L’initiative fédérale «Financer l’avortement est une affaire privée»
Par Christina Tuor, directrice de l'Institut de théologie et d'éthique de la FEPS
La prise en charge des frais médicaux d’une interruption de grossesse par l’assurance de base faisait partie intégrante de la solution dite des délais que le peuple suisse avait acceptée en 2002. Depuis, le législateur octroie à chaque femme enceinte le droit d’avorter dans les douze premières semaines de grossesse sans encourir de sanction.
À condition d’en faire une demande écrite suite à une consultation médicale. Dès la 13e semaine, l’interruption de grossesse est admise «si un avis médical démontre qu’elle est nécessaire pour écarter le danger d’une atteinte grave à l’intégrité physique ou un état de détresse profonde de la femme enceinte». (...) Le Conseil fédéral recommande le rejet de l’initiative.
Églises: protection de la vie et de la situation de la femmeAu sein des Églises, l’intention première de l’initiative est approuvée. Les Églises soutiennent sans restriction la préoccupation du comité d’initiative de baisser le nombre d’avortements. Même, si par rapport à d’autres pays européens, le taux d’IVG est très bas en Suisse, les quelque 11 000 avortements annuels représentent un chiffre de dimension inquiétante. En revanche, la proposition d’endiguer à l’avenir les avortements au moyen du financement privé suscite le scepticisme.

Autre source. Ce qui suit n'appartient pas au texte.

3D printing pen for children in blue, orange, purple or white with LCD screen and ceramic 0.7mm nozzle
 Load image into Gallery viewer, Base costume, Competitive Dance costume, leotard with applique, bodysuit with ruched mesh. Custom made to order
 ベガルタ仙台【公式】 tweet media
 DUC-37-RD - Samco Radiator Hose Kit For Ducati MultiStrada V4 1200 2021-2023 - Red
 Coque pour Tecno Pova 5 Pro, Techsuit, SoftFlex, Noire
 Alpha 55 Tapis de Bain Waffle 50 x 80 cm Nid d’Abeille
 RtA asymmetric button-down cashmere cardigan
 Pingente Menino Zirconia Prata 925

Dans sa prise de position, la Fédération des Églises protestantes souligne le fait que dans le cas de l’avortement, il s’agit aussi de la vie de la femme enceinte. Ce qui met toute la société au défi: «Si une société veut que les femmes mettent leurs enfants au monde, elle doit s’organiser de manière que les femmes ne considèrent pas leur situation de vie comme une situation de détresse en raison d’une grossesse».
Les avortements ne doivent pas être considérés comme une affaire privée de l’individu. Dans une société qui maintient l’interdiction de tuer, l’avortement reste d’un intérêt public particulier. C’est pourquoi la privatisation du financement des IVG n’est pas le moyen approprié.

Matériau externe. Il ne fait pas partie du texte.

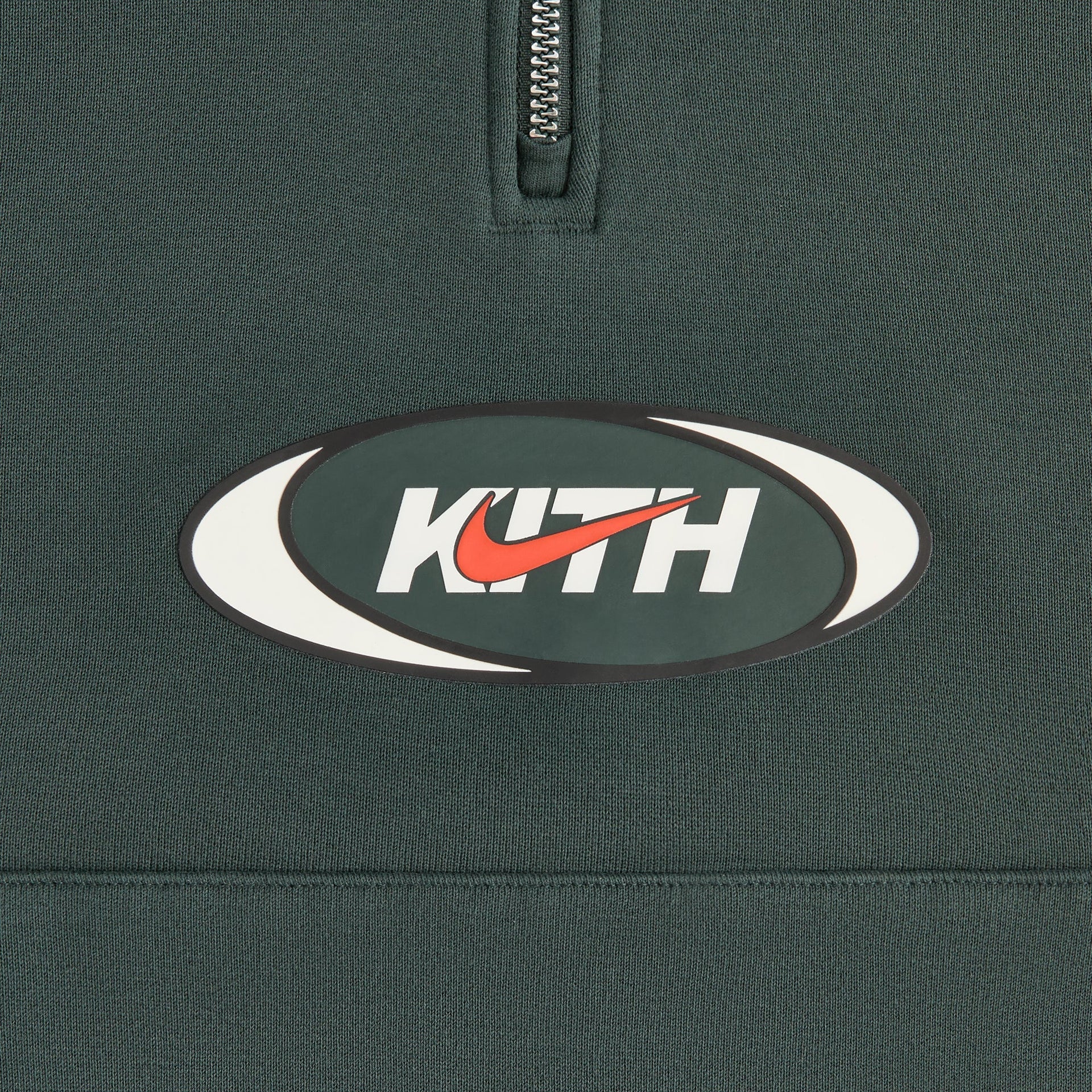 Kith Kids for Nike Quarter Zip Hoodie - Black Spruce - PH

Si la FEPS refuse de reconnaître l’avortement comme une affaire privée, la Conférence des évêques suisses, quant à elle, considère le moyen du financement privé comme «insuffisant». Pour endiguer les interruptions de grossesse, il faudrait plutôt un changement de perspective dans la société, un «tournant». En tant qu’organe, les évêques ne donnent aucune recommandation de vote, ils font état de la décision personnelle de chacune et de chacun en son âme et conscience.
Les initiatrices et les initiateurs, issus partiellement du PDC, du PEV et de l’UDF se montrent déçus de la position des Églises. Il leur manque une voix plus claire contre les avortements et une plus grande prise en compte des commandements de Dieu. La dissidence doit sûrement se situer ailleurs.
La difficulté: une «grave situation de détresse morale»Les données statistiques montrent que la détresse sociale est de loin la raison la plus fréquente de l’avortement. C’est justement le motif contre lequel s’élèvent les initiatrices et les initiateurs et pour lequel ils souhaitent radier le financement par la caisse-maladie obligatoire. Le législateur, par sa formulation selon laquelle un avortement n’est pas punissable dans la mesure où «une grave situation de détresse morale» pouvait être prise en considération, a laissé un espace qui englobe dans la responsabilité les médecins aussi bien que les femmes enceintes, leur partenaire et leur famille.
Simultanément, il a reconnu qu’il s’agissait, lors de la décision d’avorter, d’un jugement subjectif d’une situation de vie. Les initiatrices et les initiateurs voient ici menacée la liberté de conscience des citoyennes et des citoyens. La FEPS défend la position que cela équivaut à une surcharge de vouloir porter de l’extérieur un jugement définitif sur la situation de vie d’une personne. Elle estime d’autant plus important de prendre en compte cette situation de vie.
La FEPS: pas de sanctions, mais des perspectives de vieLa Fédération des Églises protestantes de Suisse est convaincue que les interruptions de grossesse peuvent être évitées et des voies être trouvées pour libérer les femmes de la situation où elles se voient contraintes de devoir se séparer de la vie naissante.
Elle plaide en faveur d’un plus grand nombre de structures institutionnelles et sociales en Suisse à même de favoriser les mères et les pères seuls ainsi que les familles sur le plan professionnel et économique. Elle plaide également en faveur d’équipements et d’espaces publics qui encouragent et soutiennent la vie avec les enfants. Les avortements ne doivent pas être évités à l’aide de sanctions, mais au travers de perspectives de vie.